Tuesday, May 02, 2006

My crazy travel day

a.k.a. the worst travel day ever.

I have flown to Europe in less time than it took me to get home from Eugene on Sunday. I got to the airport over an hour early, and anyone who's been through the Eugene airport knows that it takes about 15 minutes from the time you arrive to the time you're sitting at your gate. Well, I stood at that ticket counter with my new friend from United, Robin, for 2.5 hours. There had been some sort of a lock on my ticket, and they couldn't access it, even though it showed me on the flight. Robin called the airline several times and kept getting disconnected. My flight came and went, as did two others that could have got me out of Eugene and into Iowa the same night. Unfortunately, my travel plans weren't exactly flexible. I had a recording session in Grinnell, Iowa at 10am the next morning.
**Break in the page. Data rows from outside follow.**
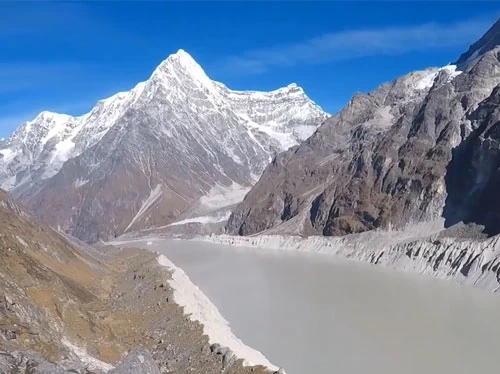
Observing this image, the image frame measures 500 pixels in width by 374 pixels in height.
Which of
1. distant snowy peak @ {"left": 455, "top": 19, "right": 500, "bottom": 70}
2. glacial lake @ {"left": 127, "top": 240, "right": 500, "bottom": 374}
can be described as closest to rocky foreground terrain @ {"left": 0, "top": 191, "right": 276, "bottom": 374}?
glacial lake @ {"left": 127, "top": 240, "right": 500, "bottom": 374}

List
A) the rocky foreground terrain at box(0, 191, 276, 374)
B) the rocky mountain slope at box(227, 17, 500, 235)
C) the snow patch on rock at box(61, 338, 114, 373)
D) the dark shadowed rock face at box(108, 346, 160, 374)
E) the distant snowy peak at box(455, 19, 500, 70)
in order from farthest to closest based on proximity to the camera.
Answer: the distant snowy peak at box(455, 19, 500, 70) < the rocky mountain slope at box(227, 17, 500, 235) < the snow patch on rock at box(61, 338, 114, 373) < the rocky foreground terrain at box(0, 191, 276, 374) < the dark shadowed rock face at box(108, 346, 160, 374)

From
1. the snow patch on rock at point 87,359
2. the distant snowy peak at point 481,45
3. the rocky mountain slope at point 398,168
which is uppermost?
the distant snowy peak at point 481,45

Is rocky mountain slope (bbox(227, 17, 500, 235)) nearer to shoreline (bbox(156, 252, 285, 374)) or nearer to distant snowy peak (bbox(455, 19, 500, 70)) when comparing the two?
distant snowy peak (bbox(455, 19, 500, 70))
I had two choices: 1) Take three planes including a red-eye to Chicago, getting to Des Moines at 9:30am, half an hour before the recording session started an hour's car ride away. 2) Stay overnight in Eugene, get an early flight out, and miss the session altogether. So I chose the red-eye route. 2.5 hours until that flight in Eugene, then 5 hours in Portland, an overnight to Chicago, 3 hours in Chicago, 1 hour to Des Moines, where Dave met me with my instruments and music, then a 1 hour drive to Grinnell. So the first time I'd played my English horn in a week was with no warm-up, sightreading (as the music was dropped off at my house the night before I left for Eugene) a solo in a recording session, which had started 45 minutes earlier. That was fun too, walking in, jumping over five musicians to get to the middle of a band jam-packed on a stage. The director knew I'd be late, and luckily he was really nice about it.

Boy, I had a great nap when we finally got home that afternoon.
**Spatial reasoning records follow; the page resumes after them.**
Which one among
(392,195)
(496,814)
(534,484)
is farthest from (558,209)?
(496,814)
I'd had long travel days before. I remember not sleeping for 52 hours once, after an all-nighter in Toronto before heading to Japan with NYO. We'd had a concert the night before and had gone out to celebrate. When you're out until 3am and have to leave for the airport at 4am, there's really no point in sleeping.

Well, I've been pretty sleepy for the past couple of days. It's time to get cracking. I have quite a bit of ground to cover before my next test in Eugene. I was going to fly back in a couple weeks, but the plane tickets are really expensive at such short notice. So now, although I'll have a bit more time to study, I'll be spreading myself a bit thinner than I'd like before my last (ever) exam.

First order of business: new reeds. 8 performances in 6 days next week for the Andrew Lloyd Webber gig. Eek!

Yeah, Oilers! Let's hope the Flames pull their act together on Wednesday--they were pretty bad last night. It'll be a great battle of the Alberta teams next round if (I mean when) the Flames pull through! Have a nice spring day, everyone!